Although merchants and trade in general were looked down upon, China had established sea routes that were used for trade with Japan and south Asia . The most extraordinary venture was the dispatch Zheng He 's seven naval expeditions, which traversed the Indian Ocean and the Southeast Asian archipelago. Zheng He led seven expeditions from 1405 to 1433 with six of them under the assistance of Yongle. He traversed perhaps as far as the Cape of Good Hope and, according to the controversial 1421 theory , the Americas . The first expedition in 1405 consisted of 62 ships and 28,000 men--then the largest naval expedition in history. Zheng He's multi-decked ships carried up to 500 troops but also cargoes of export goods, mainly silks and porcelains , and brought back foreign luxuries such as spices and tropical woods. The economic motive for these huge ventures may have been important, and many of the ships had large private cabins for merchants.
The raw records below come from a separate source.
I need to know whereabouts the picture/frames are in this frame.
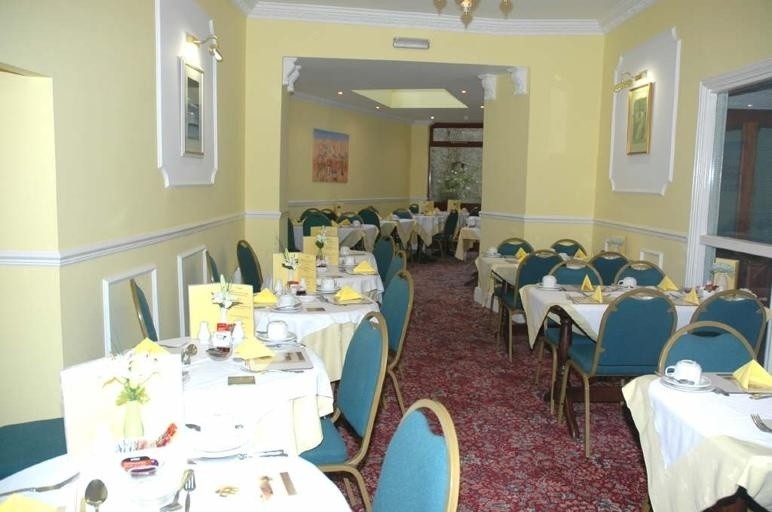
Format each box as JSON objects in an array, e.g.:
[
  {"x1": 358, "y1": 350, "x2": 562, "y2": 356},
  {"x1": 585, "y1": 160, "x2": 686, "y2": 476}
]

But the chief aim was probably political, to enroll further states as tributaries and mark the reemergence of the Chinese Empire following nearly a century of barbarian rule.
The Ming supported the creation of self-supporting agricultural communities. Neo-feudal land-tenure developments of late Song and Yuan times were expropriated with the establishment of the Ming dynasty. Great land estates were confiscated by the government, fragmented, and rented out; and private slavery was forbidden. New crops such as maize, cotton, and sweet potato were widely cultivated, and industries such as those producing porcelain and textiles flourished.
Another accomplishment of the Ming was the final and lasting construction of the Great Wall. While the Great Wall had been built in earlier times, most of what is seen today was either built or repaired by the Ming. The brick and granite work was enlarged, the watch towers were redesigned and cannons were placed along its length.
The same as previous dynasties, internal power struggles eventually led to the downfall of the Ming Dynasty. On May 26, 1644 , Beijing fell to a rebel army led by Li Zicheng. Seizing their chance, the Manchus crossed the Great Wall after Ming border general Wu Sangui opened the gates at Shanhai Pass , and quickly overthrew Li's shortlived Shun Dynasty , eventually gaining control over China, thus beginning the Qing Dynasty in 1644.